Книга о Достоевском вышла, повторяю, в 1929 году. «Год великого перелома».
Вы всей стране хребет сломали
и душу смяли ей в те дни…
Ножами по живому телу
они чертили свой чертеж…
Н. Коржавин
И вдруг: солилоквиум, карнавал, полифония, диалог, Большой диалог, Большое время…
Вот вам еще один «фантастический» рассказ о еще одном «Смешном человеке».
Апокалипсис («Поэтика Достоевского», с. 41, 223). Дело даже не только и не столько в том, что у Бахтина тема Апокалипсиса не только не выделена как главная, но нет даже самого слова «Апокалипсис». Взамен этому слову дается эсхатология. И встречается это слово всего два раза. Но что уж совсем странно, слову этому придан какой-то пренебрежительный смысл: «Достоевский-публицист вовсе не был чужд (курсив мой. — Ю.К.) ни ограниченной и односторонней серьезности, ни догматизму, ни даже эсхатологизму» (223).[163]

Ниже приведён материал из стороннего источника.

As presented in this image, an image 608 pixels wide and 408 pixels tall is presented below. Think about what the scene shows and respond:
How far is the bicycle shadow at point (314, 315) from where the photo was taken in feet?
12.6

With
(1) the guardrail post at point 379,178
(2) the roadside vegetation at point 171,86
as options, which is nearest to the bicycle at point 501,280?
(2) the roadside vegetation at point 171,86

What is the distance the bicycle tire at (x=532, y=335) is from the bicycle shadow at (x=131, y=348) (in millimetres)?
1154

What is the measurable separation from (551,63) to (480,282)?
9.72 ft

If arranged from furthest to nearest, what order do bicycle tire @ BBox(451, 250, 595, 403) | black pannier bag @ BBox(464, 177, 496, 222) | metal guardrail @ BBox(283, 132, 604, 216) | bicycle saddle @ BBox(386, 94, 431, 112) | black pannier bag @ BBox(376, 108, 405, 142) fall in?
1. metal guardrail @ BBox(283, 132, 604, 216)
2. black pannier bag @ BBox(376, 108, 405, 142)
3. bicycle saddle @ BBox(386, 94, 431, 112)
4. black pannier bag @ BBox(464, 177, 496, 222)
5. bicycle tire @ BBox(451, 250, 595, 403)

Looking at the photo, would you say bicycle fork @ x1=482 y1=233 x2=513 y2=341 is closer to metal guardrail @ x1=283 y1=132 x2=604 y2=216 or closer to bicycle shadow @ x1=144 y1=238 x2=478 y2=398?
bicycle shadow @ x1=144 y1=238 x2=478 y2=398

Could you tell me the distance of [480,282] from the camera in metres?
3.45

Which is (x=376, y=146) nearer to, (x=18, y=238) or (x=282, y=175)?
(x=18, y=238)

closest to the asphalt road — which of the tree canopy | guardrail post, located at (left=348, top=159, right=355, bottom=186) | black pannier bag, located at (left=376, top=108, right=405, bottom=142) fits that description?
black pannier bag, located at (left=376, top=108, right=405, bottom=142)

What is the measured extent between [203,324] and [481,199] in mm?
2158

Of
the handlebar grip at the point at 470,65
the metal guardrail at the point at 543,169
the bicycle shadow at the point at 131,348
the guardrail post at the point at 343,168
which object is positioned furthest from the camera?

В контексте эта фраза — о Достоевском-публицисте — противопоставлена мысли о Достоевском-художнике, то есть, если угодно, она звучит так: у Достоевского-художника, полифониста нет, слава Богу, никакого эсхатологизма, никакой апокалепсии, но у Достоевского-публициста, монологиста, к сожалению, — есть.
Тут два недоразумения:
1. Достоевский-художник ЕЩЕ БОЛЕЕ эсхатологичен и апокалипсичен, чем Достоевский-публицист.
2. Пусть действительно у ММБ нет СЛОВА АПОКАЛИПСИЧЕСКИЙ, но все реальное содержание, повторяю, его книг насквозь апокалипсично: только у него вместо этого слова почти на каждом шагу — «катастрофа», «порог», «контрапункт», «внутриатомный контрапункт голосов» и т. д.
Объяснение? Объяснений несколько. Первое и главное: понятная реакция чистого исследователя, чистого искусствоведа, чистого литературоведа на всякого рода идеологические обработки Достоевского, как вульгарно-социологические, так и утонченно религиозные.
Второе. Нельзя, вероятно, не принять во внимание, что ко времени выхода книги Бахтина темы религии, особенно темы эсхатологии, Апокалипсиса, были уже закрыты. Сами термины эти — эсхатология, Апокалипсис — были изгнаны (сам предмет закрыт, сам вопрос снят, запрещен, арестован), в лучшем случае эти термины звучали только в негативно-ироническом тоне.